As another example, CADTH commissioned MAGIC to explore the efficacy and safety of interferon-free direct-acting antiviral agents for chronic hepatitis C infection. This review was commissioned on behalf of provincial and territorial public drug plans. This query presented a unique methodological challenge as novel study designs were permitted by regulators for the newer treatment regimens. These study designs included interventional, single-arm studies (i.e., no formal comparative control group included in the design or a historical control cohort was used) or studies where only a single arm of the study fits the eligibility criteria. The NMA methodology was adjusted to incorporate the effect estimates from this single-arm evidence into the networks of treatments. It was not possible to use comparative effectiveness methods (e.g., propensity score weighting) as no individual patient data were available. Instead, we incorporated single-arm studies into the NMA by creating a “virtual” study where a comparator arm matched for baseline patient characteristics was identified for the single arm. The results of the review were presented to the Canadian Drug Expert Committee (CDEC) and, together with the cost-effectiveness analysis, CDEC made recommendations, which were disseminated to the provincial and territorial decision-makers. Both a publicly available technical report and a peer-reviewed article were generated (CADTH 2016; Wong et al. 2017).
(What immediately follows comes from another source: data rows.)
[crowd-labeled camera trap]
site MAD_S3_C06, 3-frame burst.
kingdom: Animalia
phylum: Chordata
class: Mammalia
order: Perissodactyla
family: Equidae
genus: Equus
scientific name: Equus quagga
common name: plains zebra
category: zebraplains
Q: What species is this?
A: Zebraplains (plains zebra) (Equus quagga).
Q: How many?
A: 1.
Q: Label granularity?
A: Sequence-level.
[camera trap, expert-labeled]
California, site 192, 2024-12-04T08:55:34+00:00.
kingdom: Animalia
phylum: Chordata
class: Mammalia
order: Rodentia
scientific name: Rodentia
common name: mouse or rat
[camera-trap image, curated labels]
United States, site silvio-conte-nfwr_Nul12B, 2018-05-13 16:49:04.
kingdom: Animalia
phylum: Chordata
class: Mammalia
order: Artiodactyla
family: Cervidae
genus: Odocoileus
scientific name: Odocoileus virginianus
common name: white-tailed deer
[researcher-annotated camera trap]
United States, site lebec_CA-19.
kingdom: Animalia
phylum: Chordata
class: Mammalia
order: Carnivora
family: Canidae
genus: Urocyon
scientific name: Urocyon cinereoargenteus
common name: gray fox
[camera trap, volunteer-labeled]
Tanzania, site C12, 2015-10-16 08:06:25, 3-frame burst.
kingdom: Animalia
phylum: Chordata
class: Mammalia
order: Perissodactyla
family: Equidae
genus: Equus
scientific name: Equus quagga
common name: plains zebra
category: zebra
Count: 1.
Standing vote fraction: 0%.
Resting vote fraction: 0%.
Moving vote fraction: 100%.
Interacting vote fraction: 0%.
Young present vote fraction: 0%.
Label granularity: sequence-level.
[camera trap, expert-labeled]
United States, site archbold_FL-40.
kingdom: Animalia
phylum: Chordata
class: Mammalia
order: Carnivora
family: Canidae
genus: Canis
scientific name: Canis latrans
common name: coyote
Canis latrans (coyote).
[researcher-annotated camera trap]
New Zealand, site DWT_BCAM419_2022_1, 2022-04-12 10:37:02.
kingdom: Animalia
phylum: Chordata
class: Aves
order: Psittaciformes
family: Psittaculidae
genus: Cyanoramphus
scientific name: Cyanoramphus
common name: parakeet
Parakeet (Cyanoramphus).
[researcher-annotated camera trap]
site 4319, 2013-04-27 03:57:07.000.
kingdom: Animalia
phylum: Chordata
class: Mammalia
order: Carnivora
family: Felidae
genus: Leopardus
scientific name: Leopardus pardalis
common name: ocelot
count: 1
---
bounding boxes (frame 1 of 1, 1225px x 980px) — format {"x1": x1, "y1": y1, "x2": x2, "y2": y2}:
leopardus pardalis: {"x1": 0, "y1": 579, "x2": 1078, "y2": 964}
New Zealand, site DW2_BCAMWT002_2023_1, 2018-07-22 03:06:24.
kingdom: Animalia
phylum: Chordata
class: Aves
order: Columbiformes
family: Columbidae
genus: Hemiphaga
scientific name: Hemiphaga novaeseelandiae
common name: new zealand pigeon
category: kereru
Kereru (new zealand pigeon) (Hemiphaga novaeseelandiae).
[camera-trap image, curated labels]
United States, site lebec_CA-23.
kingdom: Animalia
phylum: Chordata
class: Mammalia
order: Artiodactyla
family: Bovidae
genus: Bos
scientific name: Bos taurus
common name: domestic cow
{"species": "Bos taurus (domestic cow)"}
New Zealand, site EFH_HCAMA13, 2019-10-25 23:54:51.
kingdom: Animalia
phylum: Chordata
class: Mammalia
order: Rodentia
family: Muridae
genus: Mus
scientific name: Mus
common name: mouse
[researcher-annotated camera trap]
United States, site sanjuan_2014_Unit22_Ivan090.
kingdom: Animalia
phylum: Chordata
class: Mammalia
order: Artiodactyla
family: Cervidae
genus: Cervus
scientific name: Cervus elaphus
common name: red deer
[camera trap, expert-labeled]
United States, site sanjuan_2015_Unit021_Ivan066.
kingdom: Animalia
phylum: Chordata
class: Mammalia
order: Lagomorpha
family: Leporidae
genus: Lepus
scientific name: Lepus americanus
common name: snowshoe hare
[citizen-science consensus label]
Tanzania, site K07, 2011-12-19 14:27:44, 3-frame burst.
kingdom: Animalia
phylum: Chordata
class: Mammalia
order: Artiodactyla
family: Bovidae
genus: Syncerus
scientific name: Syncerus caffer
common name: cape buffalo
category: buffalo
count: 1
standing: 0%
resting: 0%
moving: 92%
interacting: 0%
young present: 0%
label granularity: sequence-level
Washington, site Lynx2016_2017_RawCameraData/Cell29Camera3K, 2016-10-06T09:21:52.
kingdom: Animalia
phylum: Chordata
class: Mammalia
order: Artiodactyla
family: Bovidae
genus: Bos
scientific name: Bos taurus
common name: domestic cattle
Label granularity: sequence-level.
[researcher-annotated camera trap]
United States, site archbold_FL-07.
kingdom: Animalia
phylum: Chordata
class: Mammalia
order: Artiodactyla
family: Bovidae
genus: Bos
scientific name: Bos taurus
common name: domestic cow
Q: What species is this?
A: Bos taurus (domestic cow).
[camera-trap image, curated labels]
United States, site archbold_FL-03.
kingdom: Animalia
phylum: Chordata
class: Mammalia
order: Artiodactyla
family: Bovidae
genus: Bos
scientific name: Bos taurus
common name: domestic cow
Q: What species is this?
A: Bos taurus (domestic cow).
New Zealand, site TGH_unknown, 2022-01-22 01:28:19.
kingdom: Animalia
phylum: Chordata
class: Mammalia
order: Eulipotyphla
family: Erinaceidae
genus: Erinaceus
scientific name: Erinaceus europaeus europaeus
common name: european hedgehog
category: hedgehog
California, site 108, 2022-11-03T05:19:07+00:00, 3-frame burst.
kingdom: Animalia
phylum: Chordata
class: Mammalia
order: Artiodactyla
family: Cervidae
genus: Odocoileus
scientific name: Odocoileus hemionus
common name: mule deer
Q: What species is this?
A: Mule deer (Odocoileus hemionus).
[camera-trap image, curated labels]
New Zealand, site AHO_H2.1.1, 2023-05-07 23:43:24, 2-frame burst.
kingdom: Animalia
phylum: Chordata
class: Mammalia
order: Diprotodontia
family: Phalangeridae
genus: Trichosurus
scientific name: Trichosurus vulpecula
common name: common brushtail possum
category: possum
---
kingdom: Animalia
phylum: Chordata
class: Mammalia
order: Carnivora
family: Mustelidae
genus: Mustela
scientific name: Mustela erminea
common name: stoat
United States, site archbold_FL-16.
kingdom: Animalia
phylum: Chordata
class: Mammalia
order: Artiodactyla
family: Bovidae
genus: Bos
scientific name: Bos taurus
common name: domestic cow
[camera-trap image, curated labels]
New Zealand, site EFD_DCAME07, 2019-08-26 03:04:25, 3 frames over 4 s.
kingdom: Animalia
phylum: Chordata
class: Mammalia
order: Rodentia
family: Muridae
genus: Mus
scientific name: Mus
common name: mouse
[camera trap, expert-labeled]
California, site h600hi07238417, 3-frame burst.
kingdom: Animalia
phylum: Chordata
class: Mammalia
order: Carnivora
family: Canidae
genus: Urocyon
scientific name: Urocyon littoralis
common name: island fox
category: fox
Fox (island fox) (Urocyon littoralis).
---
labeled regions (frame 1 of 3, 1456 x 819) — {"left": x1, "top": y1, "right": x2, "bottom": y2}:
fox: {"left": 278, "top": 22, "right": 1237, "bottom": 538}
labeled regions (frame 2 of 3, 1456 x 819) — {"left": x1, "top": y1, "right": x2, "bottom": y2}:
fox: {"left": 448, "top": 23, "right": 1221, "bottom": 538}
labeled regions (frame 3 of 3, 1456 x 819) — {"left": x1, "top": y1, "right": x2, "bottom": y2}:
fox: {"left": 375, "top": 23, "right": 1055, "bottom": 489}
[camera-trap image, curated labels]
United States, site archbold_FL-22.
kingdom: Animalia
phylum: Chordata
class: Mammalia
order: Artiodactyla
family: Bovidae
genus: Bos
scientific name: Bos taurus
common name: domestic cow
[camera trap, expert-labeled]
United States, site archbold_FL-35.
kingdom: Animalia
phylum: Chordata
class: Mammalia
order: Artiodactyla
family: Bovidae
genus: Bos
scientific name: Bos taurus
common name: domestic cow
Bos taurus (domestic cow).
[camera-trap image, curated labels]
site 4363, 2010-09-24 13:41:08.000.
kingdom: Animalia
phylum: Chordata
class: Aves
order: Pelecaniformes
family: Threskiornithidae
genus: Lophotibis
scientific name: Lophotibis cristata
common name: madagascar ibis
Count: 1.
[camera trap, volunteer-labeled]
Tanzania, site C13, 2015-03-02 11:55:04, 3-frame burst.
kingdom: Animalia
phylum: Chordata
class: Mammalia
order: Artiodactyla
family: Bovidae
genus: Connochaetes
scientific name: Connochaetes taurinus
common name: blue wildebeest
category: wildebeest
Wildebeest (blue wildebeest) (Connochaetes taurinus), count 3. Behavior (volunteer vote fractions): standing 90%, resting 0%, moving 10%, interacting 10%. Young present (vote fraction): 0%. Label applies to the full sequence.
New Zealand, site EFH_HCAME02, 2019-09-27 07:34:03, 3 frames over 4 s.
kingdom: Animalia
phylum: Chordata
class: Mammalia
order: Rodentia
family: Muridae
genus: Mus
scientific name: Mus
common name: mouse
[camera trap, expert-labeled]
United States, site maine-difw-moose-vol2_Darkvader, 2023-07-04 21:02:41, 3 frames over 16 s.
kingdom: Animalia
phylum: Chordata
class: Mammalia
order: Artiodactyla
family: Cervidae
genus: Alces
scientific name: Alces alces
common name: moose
The Ministry of Health in Nunavut requested a rapid review of interventions for latent tuberculosis prophylaxis. This review was later updated and results were used to inform their policy crisis (Pease et al. 2017; 2018).

These syntheses show the diverse range of review methods available within MAGIC. Moreover, MAGIC uses modified methods to meet urgent timelines (such as during the COVID-19 pandemic) to ensure timely decision-making. Indeed, MAGIC has lead research on optimising rapid review methods, including use of automation and machine learning (Pham et al. 2021).